On August 25, 1991, a Finnish computer science student named Linus Torvalds announced a new project. “I’m doing a (free) operating system,” he wrote on an Internet messaging system, insisting this would just be a hobby.
But it became something bigger. Much bigger. Today, that open source operating system—Linux—is one of the most important pieces of computer software in the world. Chances are, you use it every day. Linux runs every Android phone and tablet on Earth. And even if you’re on an iPhone or a Mac or a Windows machine, Linux is working behind the scenes, across the Internet, serving up most of the webpages you view and powering most of the apps you use. Facebook, Google, Pinterest, Wikipedia—it’s all running on Linux.
Plus, Linux is now finding its way onto televisions, thermostats, and even cars. As software creeps into practically every aspect of our lives, so does the OS designed by Linus Torvalds.
But Linus shouldn’t get all the credit. The roots of this OS stretch back much further than 25 years, all the way back to the creation of Unix at AT&T’s Bell Labs in 1969. For decades, Unix was the standard operating system for commercial computing, but there was a catch. It was owned by AT&T, and it only ran on high-end equipment. Geeks wanted something they could tinker with on their personal computers.

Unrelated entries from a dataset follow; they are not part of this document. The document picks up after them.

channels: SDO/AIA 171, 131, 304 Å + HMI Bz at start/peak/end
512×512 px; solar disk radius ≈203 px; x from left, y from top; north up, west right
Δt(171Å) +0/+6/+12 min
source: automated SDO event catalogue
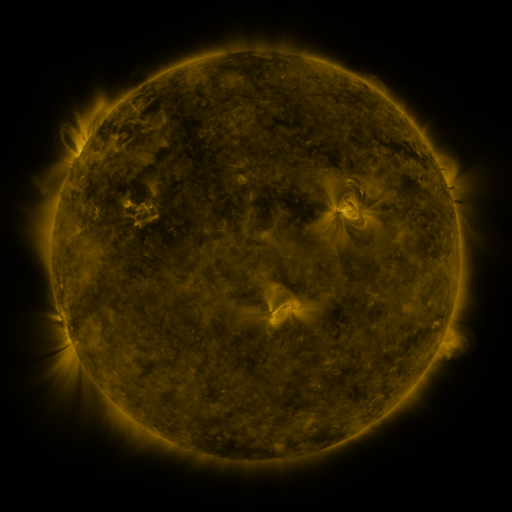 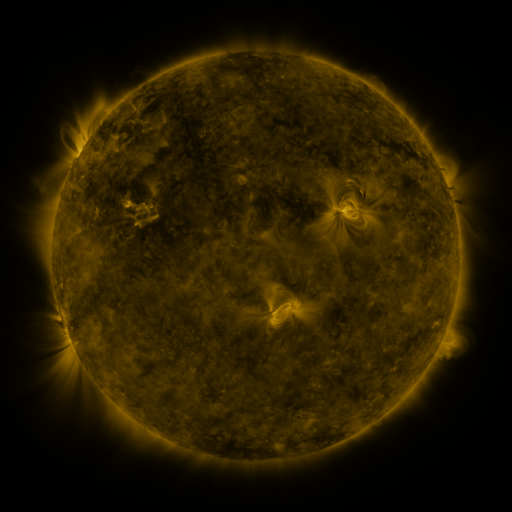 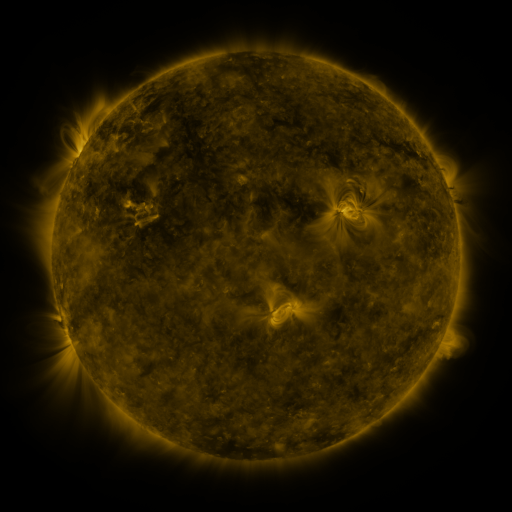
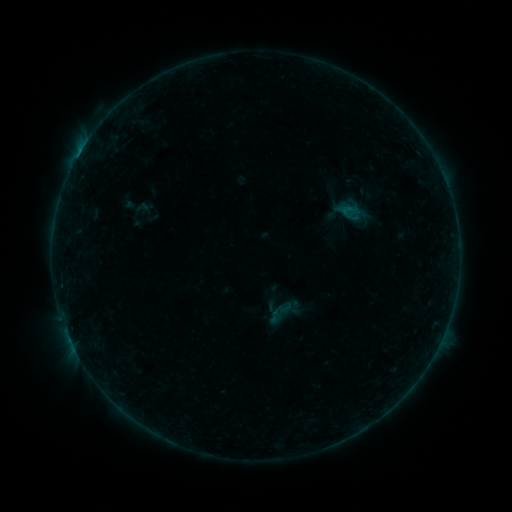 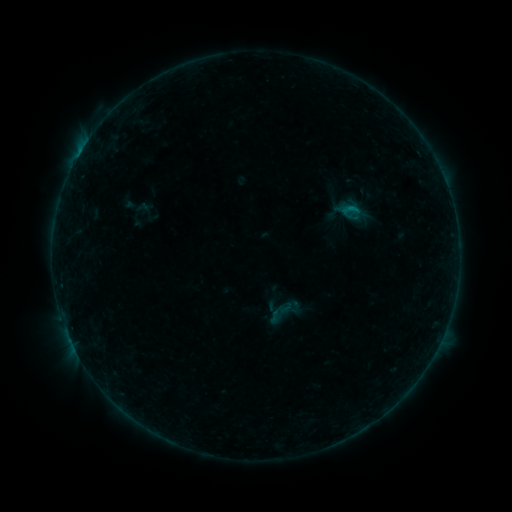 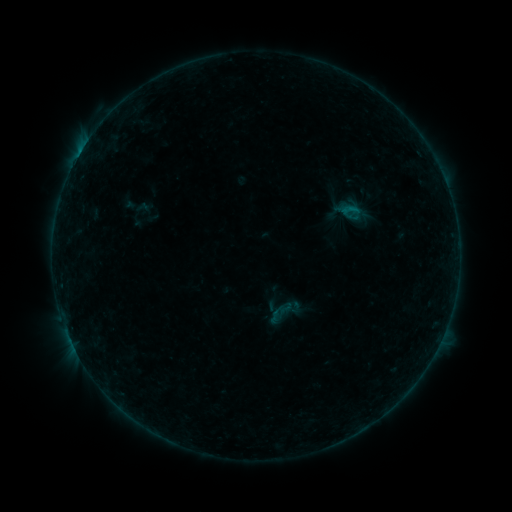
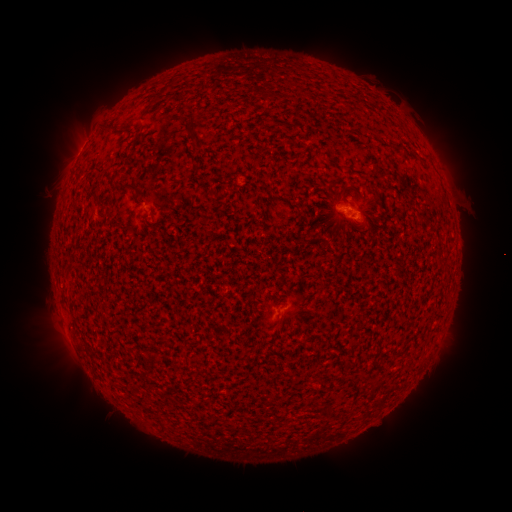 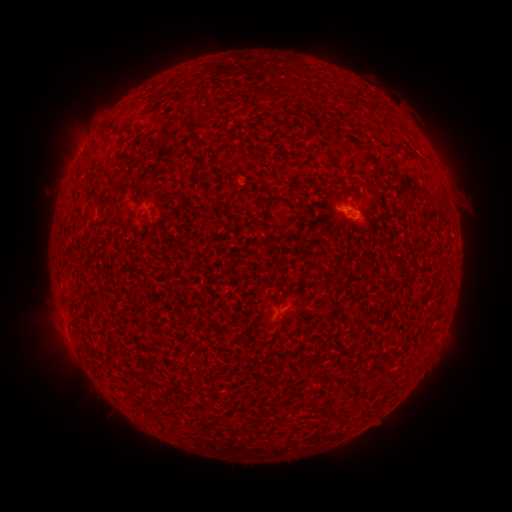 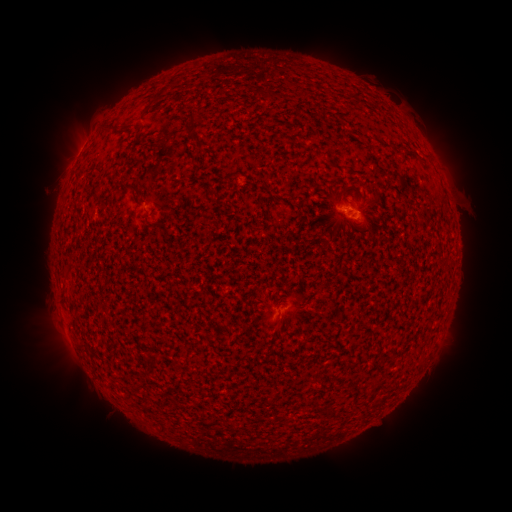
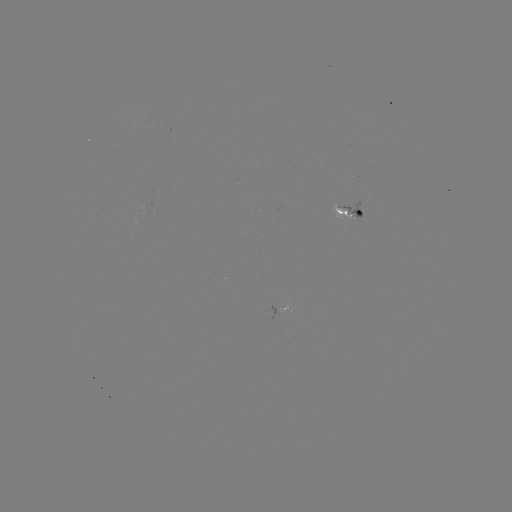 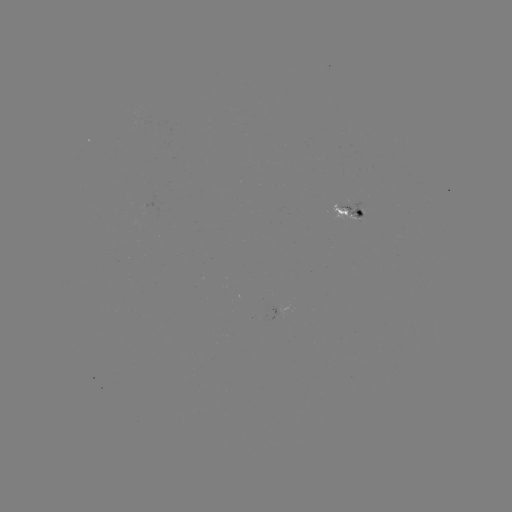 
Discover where B2.6 flare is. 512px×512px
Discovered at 343,212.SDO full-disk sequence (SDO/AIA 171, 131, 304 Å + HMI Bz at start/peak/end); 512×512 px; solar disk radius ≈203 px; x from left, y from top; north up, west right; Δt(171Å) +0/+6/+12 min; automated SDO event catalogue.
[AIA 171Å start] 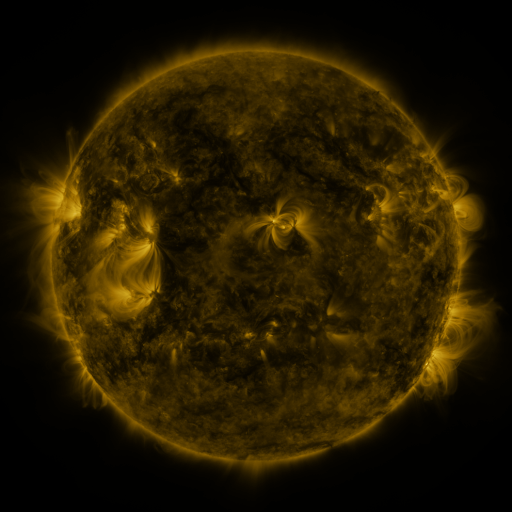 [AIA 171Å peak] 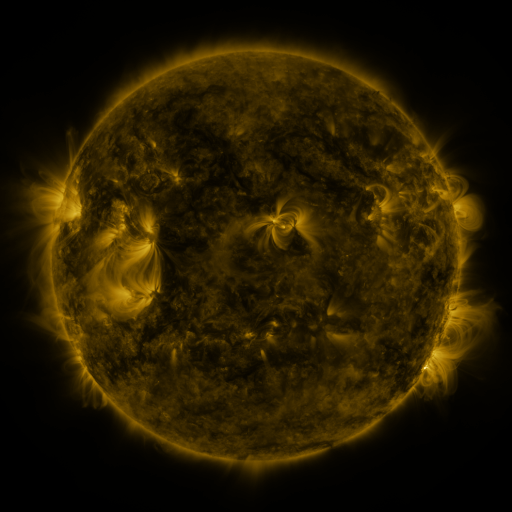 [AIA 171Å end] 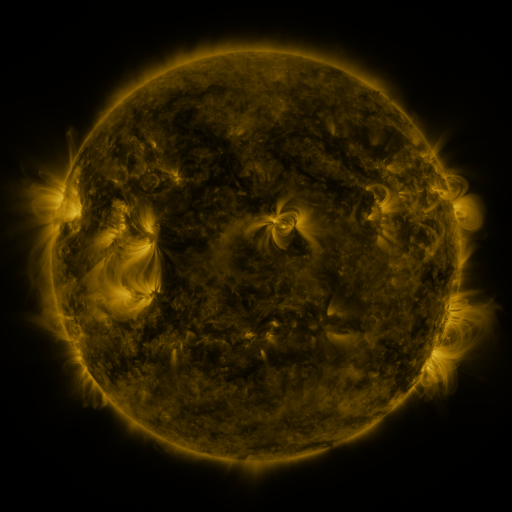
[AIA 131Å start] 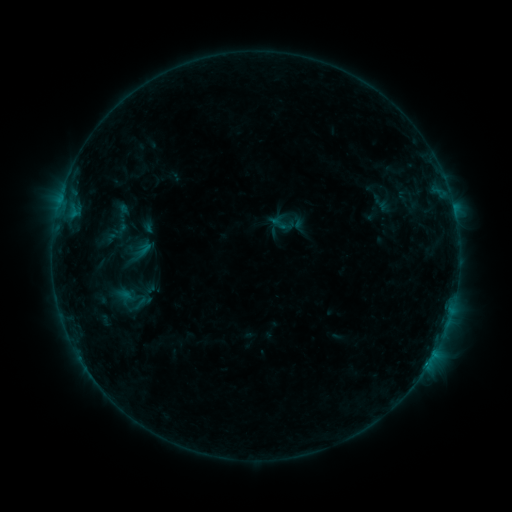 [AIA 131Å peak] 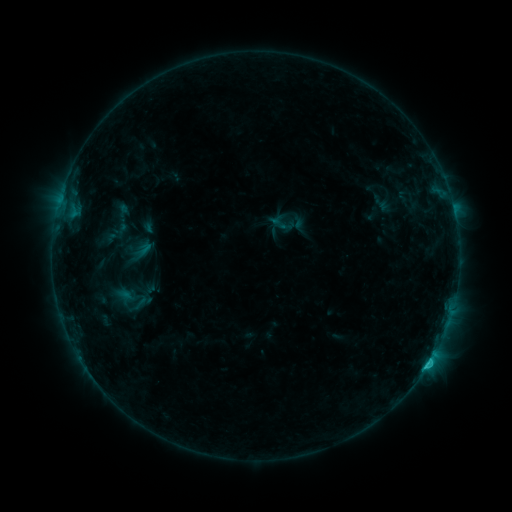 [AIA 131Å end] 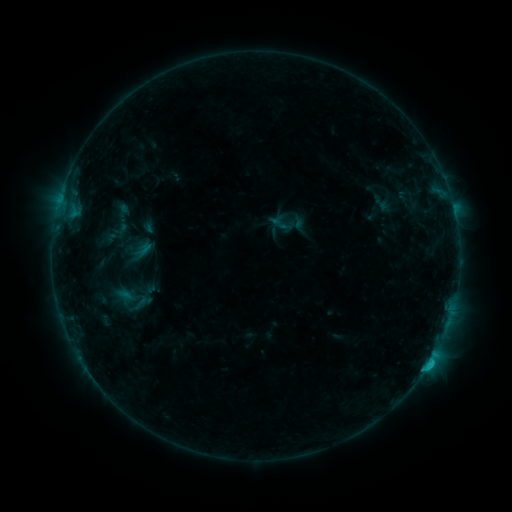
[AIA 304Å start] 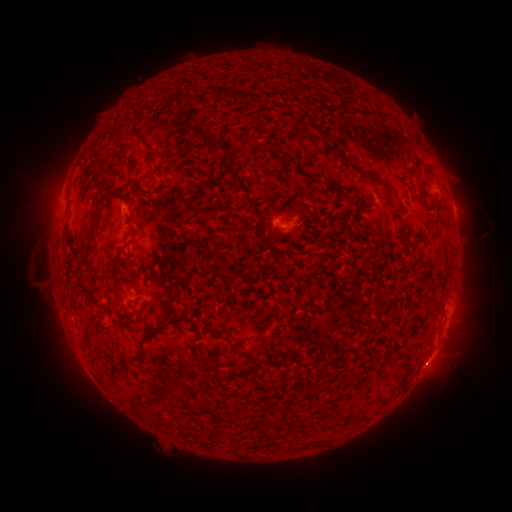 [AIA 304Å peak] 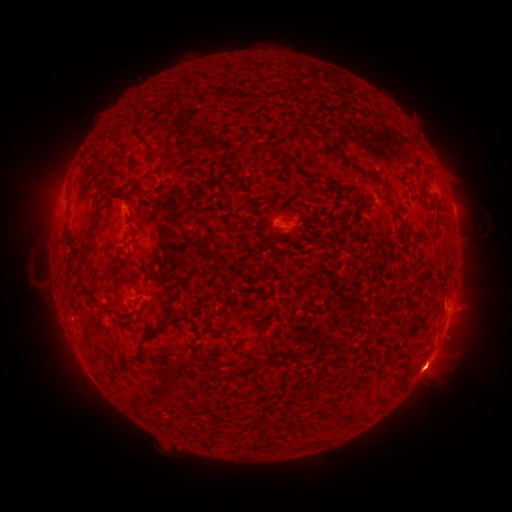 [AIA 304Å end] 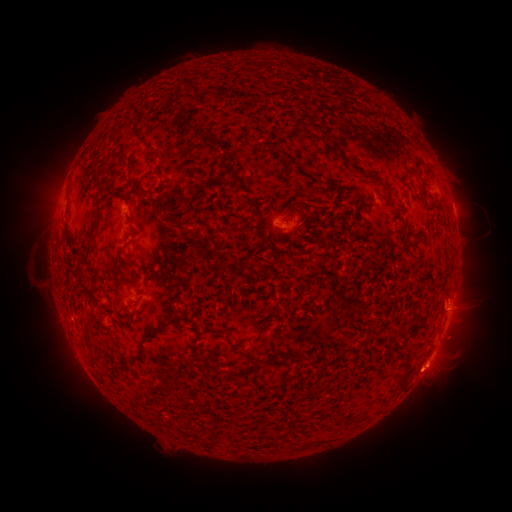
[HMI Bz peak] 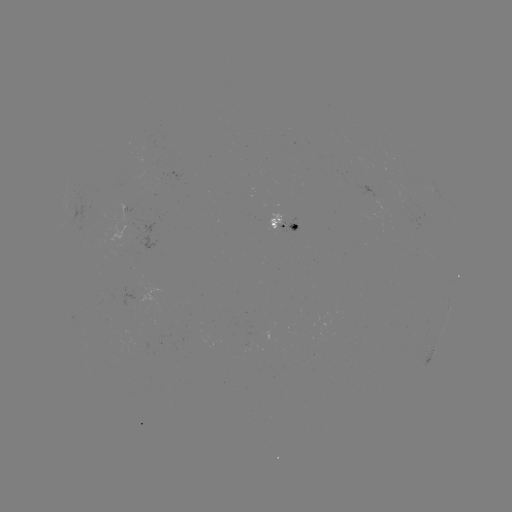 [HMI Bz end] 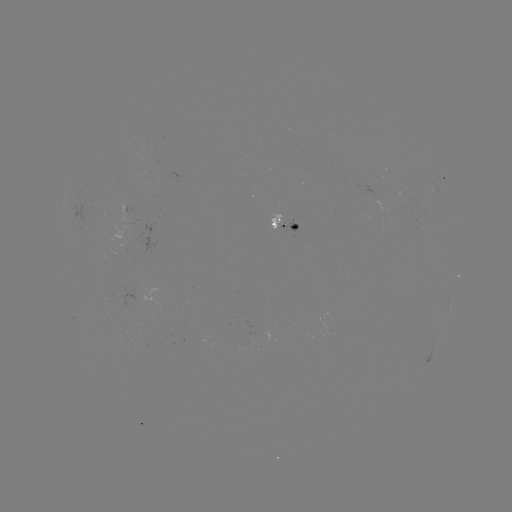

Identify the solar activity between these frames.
eruption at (432, 373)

In 1984, Richard Stallman started working on GNU, a Unix-clone that stands, paradoxically, for “GNU’s not Unix.” By 1991, Stallman and company had successfully rewritten most of Unix, but they were missing one crucial component: the kernel, which is the fundamental core of an operating system—the part that talks to the hardware and translates the basic input from your keyboard, mouse, and touchscreen into something the software can understand. So Torvalds decided to create a kernel.
Soon, other developers were using the Linux kernel in combination with GNU and a wide variety of other tools in cobbling together their own operating systems. Many people still insist on calling these operating systems “GNU/Linux distributions.” But it’s the kernel that powers Android and so many other newer pieces of software.
The rise of Linux mirrors the rise of the web, which just happens to have started around the same time. It’s hard to pin down exactly how popular Linux is on the web, but according to a study by W3Techs, Unix and Unix-like operating systems power about 67 percent of all web servers. At least half of those run Linux—and probably the vast majority.
Even Microsoft, once the sworn enemy of Linux, has embraced this open source OS. In 2012, the company announced that it would let companies run Linux on its cloud computing service, Microsoft Azure. About one third of Azure instances are now running Linux instead of Windows. And Microsoft itself is using Linux for some of the networking tech behind the scenes of Azure. In fact, Linux is so crucial to web development that Microsoft partnered with Linux vendor Canonical to make it easier for programmers to build Linux applications on their Windows laptops.
There are a few reasons for all this. The most obvious is that while Windows Server licenses cost money, most versions of Linux are free to download and use even for commercial purposes. Beyond that, Linux is open source, which means anyone can freely modify and redistribute its source code, tweaking it to better serve their own purposes.
As the web grew, developers tweaked Linux to meet their needs and released new Linux-based operating systems that bundles all their favorite web technologies together. Important technologies like the Apache web server, MySQL database, and the Perl programming language became staples of every major Linux distribution.
But Linux also got lucky. It wasn’t the only free operating system of the 1990s, but a legal battle between AT&T and a company called Berkeley Software Design slowed the growth of some of Linux’s major competitors.
The Great Beyond
For years, Linux remained in the background, quietly powering web servers for the world’s largest companies, but never finding much success on personal devices. That changed in 2008, when Google released Android and it first found its way onto phones. Android can’t run Linux desktop applications that haven’t been translated to Google’s platform, but Android’s success has been a huge boon for Linux and the open source community by finally providing that open source software could work in consumer applications.
Android now dominates the smartphone market. According to industry research firm Gartner, the operating system accounted for about 84 percent of the market during the first quarter of 2016. But Linux’s reach now extends so much further than smartphones. You can already find Linux in smart TVs from companies like Samsung and LG, Nest thermostats, Amazon’s Kindle e-readers, and drones from companies like 3DR.
Those huge displays in Tesla cars are powered by Linux, and many car companies—including Toyota, Honda, and Ford—sponsor the Automotive Grade Linux project, which is dedicated to building software for connected cars. And when self-driving cars finally hit the road, you can bet they’ll be powered by Linux.
Companies turn to Linux today when they want to build new technology for the same reason that web developers turned to the operating system in the 1990s: they can customize it to meet their needs, and then share (or sell) the results without having to get permission. And it’s all because a Finnish student decided to share his work with the world. Not bad for a hobby project.